◆ 给定文本 ◆
MessageSet.scala

abstract class MessageSet extends Iterable[MessageAndOffset] {
  // 消息写入channel
  def writeTo(channel: GatheringByteChannel, offset: Long, maxSize: Int): Int
  // 迭代顺序读取MessageSet中的消息
  def iterator: Iterator[MessageAndOffset]
}

// file 指向日志文件
// channel 是FileChannel类型，读写文件用
// start,end 日志文件分片的起始位置和结束位置
// isSlice 表示FileMessageSet 是否为日志文件的分片,还是完整的日志文件
class FileMessageSet private[kafka](@volatile var file: File,
                                    private[log] val channel: FileChannel,
                                    private[log] val start: Int,
                                    private[log] val end: Int,
                                    isSlice: Boolean) extends MessageSet with Logging {
  // 日志文件或分片大小
  // 有可能多个Handler线程并发向一个分区写入消息，所以是原子
  private val _size =
    if(isSlice)
      new AtomicInteger(end - start)
    else
      new AtomicInteger(math.min(channel.size.toInt, end) - start)

  // 初始化过程中移动position指针到日志文件的尾部
  // 避免重启服务后的写入覆盖之前的操作
  if (!isSlice)
    channel.position(math.min(channel.size.toInt, end))

  def openChannel(file: File, mutable: Boolean, fileAlreadyExists: Boolean = false, initFileSize: Int = 0, preallocate: Boolean = false): FileChannel = {
    if (mutable) { // mutable是true，表示文件可写
      if (fileAlreadyExists)
        new RandomAccessFile(file, "rw").getChannel()
      else {
        if (preallocate) {
          val randomAccessFile = new RandomAccessFile(file, "rw")
          // 预先分配文件大小
          // 可以让文件尽可能的占用连续的磁盘扇区，减少后续写入和读取文件时的磁盘寻道开销
          // https://zhuanlan.zhihu.com/p/34915311 文件碎片
          randomAccessFile.setLength(initFileSize)
          randomAccessFile.getChannel()
        }
        else
          new RandomAccessFile(file, "rw").getChannel()
      }
    }
    else
      new FileInputStream(file).getChannel()
  }

  // 追加一批消息到日志文件
  def append(messages: ByteBufferMessageSet) {
    val written = messages.writeFullyTo(channel)
    _size.getAndAdd(written)

◆ 所给材料 ◆
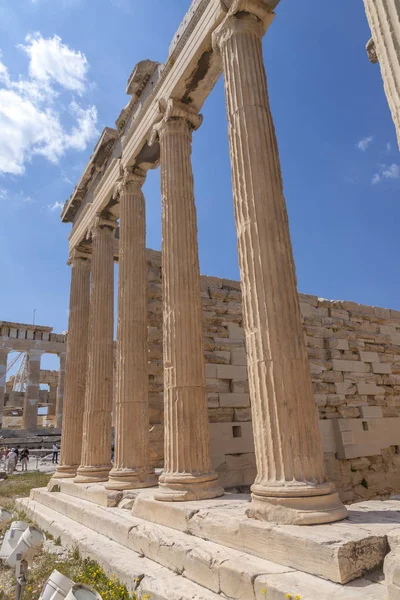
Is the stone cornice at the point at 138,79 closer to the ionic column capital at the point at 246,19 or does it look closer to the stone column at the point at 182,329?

◆ 待解问题 ◆
**1.** 在 FileMessageSet 源码的注释里，_size 为什么要用原子类型？
**2.** 请接着 FileMessageSet 源码末尾继续往下写。

◆ 各题答案 ◆
**1.** 因为有可能多个 Handler 线程并发向一个分区写入消息。

**2.**
  }

  // 查询指定offset后续的第一个消息的offset
  def searchFor(targetOffset: Long, startingPosition: Int): OffsetPosition = {
    var position = startingPosition
    // LogOverHead = offset + size 两个字段，不包含消息数据
    val buffer = ByteBuffer.allocate(MessageSet.LogOverhead)
    val size = sizeInBytes() // 当前FileMessageSet的大小
    // 从position开始逐条消息遍历
    while(position + MessageSet.LogOverhead < size) {
      buffer.rewind()
      channel.read(buffer, position)
      buffer.rewind()
      val offset = buffer.getLong()
      if(offset >= targetOffset)
        return OffsetPosition(offset, position)
      val messageSize = buffer.getInt()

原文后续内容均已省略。